Please set down the line that contains "Studio retrospettivo (4)" and every line below it through the last, exactly as written, with no other lines.
THE RECORDS Start Marker
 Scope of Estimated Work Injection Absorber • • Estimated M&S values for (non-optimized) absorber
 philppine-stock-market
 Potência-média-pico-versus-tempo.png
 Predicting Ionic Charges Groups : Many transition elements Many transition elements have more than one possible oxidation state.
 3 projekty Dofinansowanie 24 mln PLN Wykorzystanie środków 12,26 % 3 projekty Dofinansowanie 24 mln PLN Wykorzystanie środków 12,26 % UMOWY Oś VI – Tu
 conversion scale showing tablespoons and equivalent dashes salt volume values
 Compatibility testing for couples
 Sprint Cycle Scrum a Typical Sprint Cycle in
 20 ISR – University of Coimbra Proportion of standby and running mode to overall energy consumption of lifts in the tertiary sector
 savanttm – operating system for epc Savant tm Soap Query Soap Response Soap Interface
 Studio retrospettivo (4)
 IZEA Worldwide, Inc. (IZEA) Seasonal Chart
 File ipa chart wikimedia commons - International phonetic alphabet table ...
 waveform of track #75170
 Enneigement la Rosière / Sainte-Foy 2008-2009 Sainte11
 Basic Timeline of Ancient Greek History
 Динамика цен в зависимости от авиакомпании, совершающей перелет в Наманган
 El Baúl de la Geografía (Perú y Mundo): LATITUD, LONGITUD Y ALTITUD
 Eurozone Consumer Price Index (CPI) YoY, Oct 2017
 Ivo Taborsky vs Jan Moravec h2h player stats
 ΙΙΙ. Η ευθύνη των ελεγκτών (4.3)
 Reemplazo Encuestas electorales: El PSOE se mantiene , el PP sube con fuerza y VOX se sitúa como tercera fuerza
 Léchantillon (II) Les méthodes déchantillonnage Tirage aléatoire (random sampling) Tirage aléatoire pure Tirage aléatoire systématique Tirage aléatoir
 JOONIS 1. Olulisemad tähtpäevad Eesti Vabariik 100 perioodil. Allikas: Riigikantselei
THE RECORDS End Marker
** YOUR RESPONSE **
 Studio retrospettivo (4)
 IZEA Worldwide, Inc. (IZEA) Seasonal Chart
 File ipa chart wikimedia commons - International phonetic alphabet table ...
 waveform of track #75170
 Enneigement la Rosière / Sainte-Foy 2008-2009 Sainte11
 Basic Timeline of Ancient Greek History
 Динамика цен в зависимости от авиакомпании, совершающей перелет в Наманган
 El Baúl de la Geografía (Perú y Mundo): LATITUD, LONGITUD Y ALTITUD
 Eurozone Consumer Price Index (CPI) YoY, Oct 2017
 Ivo Taborsky vs Jan Moravec h2h player stats
 ΙΙΙ. Η ευθύνη των ελεγκτών (4.3)
 Reemplazo Encuestas electorales: El PSOE se mantiene , el PP sube con fuerza y VOX se sitúa como tercera fuerza
 Léchantillon (II) Les méthodes déchantillonnage Tirage aléatoire (random sampling) Tirage aléatoire pure Tirage aléatoire systématique Tirage aléatoir
 JOONIS 1. Olulisemad tähtpäevad Eesti Vabariik 100 perioodil. Allikas: Riigikantselei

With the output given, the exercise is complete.